Le donne – sconosciute fino a tre giorni prima, ma già così vicine – sono arrivate con i loro zaini e le loro storie, percorrendo insieme tratturi e mulattiere che per secoli hanno portato altre storie, altre vite, passi su passi, piedi e zampe, uomini e animali. Nuove voci risuonano ora tra le pareti spesse della pagliara, il fuoco crepita nel camino, mentre la cena cuoce lentamente. Non c’è fretta, ogni cosa arriva a suo tempo. Così, mentre i fili si intrecciano e nuove forme vengono create dalle mani che lavorano, fuori smette di piovere e la luce dorata del tramonto fa brillare le foglie lavate.

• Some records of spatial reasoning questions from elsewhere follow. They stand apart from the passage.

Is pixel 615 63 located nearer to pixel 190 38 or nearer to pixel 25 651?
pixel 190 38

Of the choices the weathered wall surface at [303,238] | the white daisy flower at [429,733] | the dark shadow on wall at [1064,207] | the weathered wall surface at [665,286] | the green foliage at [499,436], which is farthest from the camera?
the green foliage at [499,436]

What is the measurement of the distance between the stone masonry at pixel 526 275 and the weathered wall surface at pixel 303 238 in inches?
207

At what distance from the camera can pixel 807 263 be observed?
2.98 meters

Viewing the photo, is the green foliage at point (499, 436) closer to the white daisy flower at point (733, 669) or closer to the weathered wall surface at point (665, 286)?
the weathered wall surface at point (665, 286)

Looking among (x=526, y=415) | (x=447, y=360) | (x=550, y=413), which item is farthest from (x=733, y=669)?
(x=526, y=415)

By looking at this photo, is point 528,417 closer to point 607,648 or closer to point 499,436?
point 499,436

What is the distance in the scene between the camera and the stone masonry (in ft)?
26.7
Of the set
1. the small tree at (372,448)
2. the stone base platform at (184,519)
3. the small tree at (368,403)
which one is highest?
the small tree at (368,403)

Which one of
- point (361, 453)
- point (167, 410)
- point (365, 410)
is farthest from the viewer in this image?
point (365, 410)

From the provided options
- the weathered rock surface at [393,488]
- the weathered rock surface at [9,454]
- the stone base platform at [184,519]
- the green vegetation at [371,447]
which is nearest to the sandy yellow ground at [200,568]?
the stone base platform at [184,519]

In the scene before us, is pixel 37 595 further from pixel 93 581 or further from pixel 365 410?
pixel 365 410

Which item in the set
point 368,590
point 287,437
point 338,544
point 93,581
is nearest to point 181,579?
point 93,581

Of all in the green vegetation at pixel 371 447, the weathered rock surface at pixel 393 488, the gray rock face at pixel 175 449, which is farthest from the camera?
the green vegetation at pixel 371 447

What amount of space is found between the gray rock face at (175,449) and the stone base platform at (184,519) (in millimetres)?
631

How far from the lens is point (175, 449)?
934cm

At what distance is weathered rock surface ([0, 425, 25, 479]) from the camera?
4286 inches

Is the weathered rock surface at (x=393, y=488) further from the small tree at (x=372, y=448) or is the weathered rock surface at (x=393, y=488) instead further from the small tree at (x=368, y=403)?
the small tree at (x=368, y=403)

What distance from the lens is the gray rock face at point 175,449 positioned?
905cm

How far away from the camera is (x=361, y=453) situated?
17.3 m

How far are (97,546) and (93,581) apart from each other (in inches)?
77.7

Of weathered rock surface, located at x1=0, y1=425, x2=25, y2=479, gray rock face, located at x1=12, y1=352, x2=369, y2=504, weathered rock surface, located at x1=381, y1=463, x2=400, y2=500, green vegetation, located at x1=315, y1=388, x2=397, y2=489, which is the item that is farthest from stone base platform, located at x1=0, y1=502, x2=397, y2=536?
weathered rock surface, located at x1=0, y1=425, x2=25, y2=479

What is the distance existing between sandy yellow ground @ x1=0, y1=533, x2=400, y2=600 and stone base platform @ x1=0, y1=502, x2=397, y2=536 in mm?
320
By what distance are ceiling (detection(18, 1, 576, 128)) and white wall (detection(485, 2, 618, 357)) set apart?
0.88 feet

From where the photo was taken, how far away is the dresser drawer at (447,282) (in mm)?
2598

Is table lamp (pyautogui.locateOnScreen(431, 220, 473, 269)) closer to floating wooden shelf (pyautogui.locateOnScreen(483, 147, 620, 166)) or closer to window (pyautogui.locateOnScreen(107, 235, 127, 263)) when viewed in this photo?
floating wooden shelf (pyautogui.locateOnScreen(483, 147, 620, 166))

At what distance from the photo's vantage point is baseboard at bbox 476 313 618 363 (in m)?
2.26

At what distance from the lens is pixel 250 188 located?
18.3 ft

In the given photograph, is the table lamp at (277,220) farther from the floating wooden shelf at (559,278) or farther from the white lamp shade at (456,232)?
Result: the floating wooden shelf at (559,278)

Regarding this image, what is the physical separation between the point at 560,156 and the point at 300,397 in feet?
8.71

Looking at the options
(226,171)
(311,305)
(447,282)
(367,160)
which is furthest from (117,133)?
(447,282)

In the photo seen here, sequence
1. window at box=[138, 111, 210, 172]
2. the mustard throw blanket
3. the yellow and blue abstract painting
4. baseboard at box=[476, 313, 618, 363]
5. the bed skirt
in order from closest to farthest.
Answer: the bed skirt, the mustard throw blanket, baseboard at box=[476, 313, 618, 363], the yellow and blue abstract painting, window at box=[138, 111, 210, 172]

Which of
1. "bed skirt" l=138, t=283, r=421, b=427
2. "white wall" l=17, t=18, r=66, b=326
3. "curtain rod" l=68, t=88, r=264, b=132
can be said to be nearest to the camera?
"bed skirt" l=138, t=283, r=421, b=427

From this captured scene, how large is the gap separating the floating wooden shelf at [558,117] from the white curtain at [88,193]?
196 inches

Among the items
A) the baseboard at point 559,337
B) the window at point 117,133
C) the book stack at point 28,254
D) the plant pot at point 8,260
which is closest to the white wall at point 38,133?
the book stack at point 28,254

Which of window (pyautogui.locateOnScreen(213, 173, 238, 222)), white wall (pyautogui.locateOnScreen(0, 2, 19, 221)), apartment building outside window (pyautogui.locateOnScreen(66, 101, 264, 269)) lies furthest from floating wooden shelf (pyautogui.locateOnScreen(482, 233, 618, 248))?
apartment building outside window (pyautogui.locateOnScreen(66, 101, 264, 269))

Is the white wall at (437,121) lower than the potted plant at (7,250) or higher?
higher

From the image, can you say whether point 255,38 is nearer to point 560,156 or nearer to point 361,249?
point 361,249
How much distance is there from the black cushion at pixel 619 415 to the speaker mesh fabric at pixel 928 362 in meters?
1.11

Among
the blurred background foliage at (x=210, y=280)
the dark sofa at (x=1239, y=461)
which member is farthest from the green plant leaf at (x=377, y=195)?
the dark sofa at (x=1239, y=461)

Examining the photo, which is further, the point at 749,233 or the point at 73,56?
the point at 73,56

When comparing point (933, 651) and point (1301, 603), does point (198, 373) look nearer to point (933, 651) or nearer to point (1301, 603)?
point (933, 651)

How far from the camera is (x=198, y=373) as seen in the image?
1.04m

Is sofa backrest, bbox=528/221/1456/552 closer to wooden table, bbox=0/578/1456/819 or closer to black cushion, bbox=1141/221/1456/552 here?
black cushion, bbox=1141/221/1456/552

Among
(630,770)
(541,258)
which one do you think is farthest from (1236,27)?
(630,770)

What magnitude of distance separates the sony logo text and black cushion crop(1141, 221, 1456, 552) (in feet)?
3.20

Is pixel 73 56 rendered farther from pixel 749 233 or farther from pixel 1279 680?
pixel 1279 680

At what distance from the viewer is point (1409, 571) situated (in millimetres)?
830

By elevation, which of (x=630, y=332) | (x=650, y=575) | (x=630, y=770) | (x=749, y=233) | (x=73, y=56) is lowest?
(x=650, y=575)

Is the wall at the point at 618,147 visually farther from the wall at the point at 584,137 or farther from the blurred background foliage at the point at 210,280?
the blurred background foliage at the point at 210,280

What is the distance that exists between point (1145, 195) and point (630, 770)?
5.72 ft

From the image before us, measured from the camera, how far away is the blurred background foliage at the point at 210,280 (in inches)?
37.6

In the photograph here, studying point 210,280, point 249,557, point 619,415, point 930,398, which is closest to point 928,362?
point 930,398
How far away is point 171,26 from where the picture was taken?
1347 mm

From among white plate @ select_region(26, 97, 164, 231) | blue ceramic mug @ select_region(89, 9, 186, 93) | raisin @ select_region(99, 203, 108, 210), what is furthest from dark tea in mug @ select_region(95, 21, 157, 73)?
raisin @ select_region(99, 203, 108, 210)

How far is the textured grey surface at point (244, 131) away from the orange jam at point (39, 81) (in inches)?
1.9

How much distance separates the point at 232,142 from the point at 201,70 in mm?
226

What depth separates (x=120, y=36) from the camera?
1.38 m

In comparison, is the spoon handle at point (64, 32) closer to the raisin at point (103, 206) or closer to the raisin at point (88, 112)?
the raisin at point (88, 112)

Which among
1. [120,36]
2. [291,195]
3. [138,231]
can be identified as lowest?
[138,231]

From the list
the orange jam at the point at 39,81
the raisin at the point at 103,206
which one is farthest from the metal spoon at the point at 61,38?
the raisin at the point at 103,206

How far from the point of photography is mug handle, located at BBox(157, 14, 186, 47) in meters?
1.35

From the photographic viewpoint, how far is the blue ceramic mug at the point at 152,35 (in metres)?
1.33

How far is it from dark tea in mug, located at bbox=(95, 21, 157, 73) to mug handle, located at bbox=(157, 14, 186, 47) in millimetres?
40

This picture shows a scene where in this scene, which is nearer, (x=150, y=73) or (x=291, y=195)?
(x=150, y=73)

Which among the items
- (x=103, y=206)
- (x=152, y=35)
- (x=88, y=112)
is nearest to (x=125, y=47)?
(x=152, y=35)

Siamo arrivate che era estate, e nel giro di poche ore è autunno. Domani partiremo, ognuna riprenderà la sua strada ma portando con sé qualcosa dell’altra, e negli occhi ancora il calore della pietra di Navelli al tramonto, il cielo cupo sulla rocca di Bominaco, la distesa gialla dei campi mietuti nell’arrivare a Peltuinum. E una piccola macchia nera che sempre ci precede, la dolce labrador Luna che scodinzola a ogni passo, facendoci strada.